Write out every line of the listing from the one containing "nojogodobicho" down to the one containing "Mã Huyền Tú", including both, and leave the pictures out.

══ Records for this task

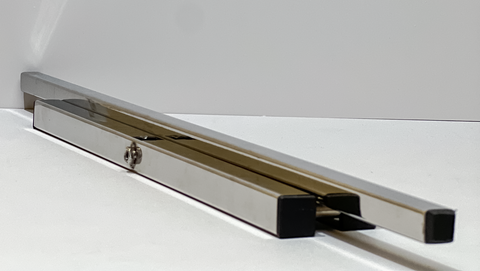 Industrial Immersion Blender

════
══ Records for this task

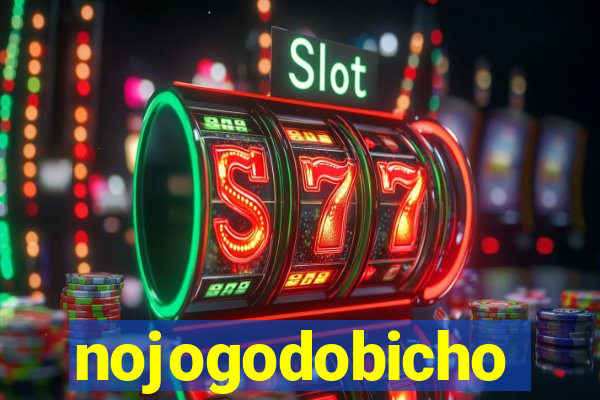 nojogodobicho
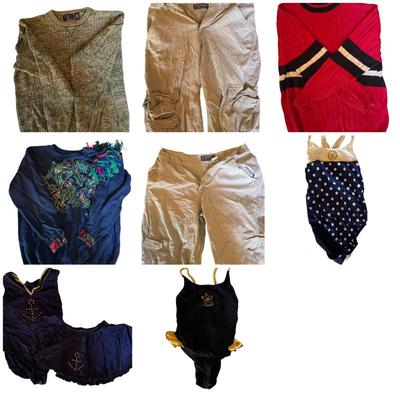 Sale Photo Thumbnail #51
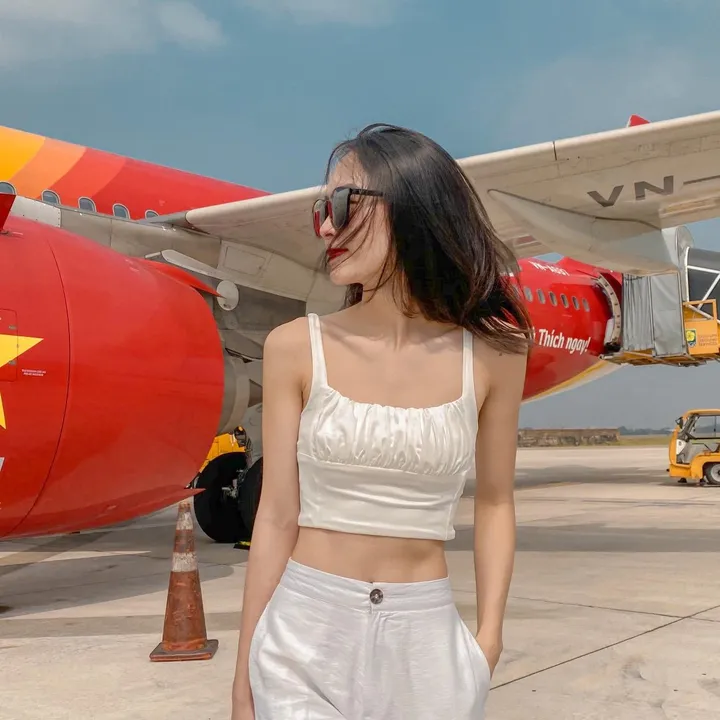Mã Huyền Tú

════
══ Records for this task

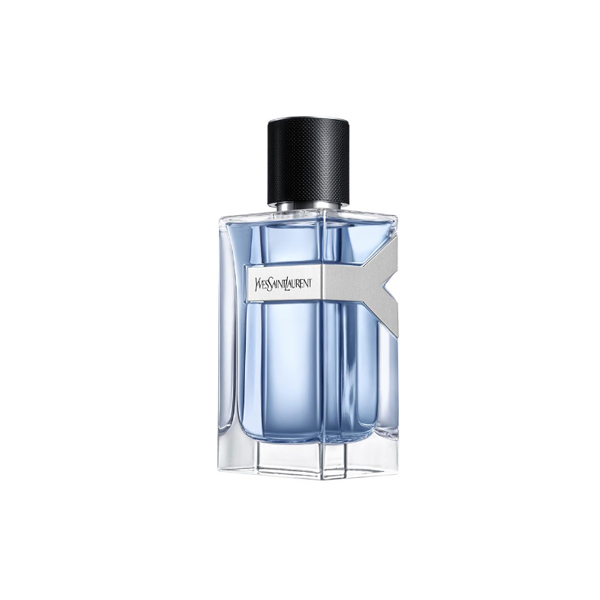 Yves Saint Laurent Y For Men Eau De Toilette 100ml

════

Expected answer
 nojogodobicho
 Sale Photo Thumbnail #51
Mã Huyền Tú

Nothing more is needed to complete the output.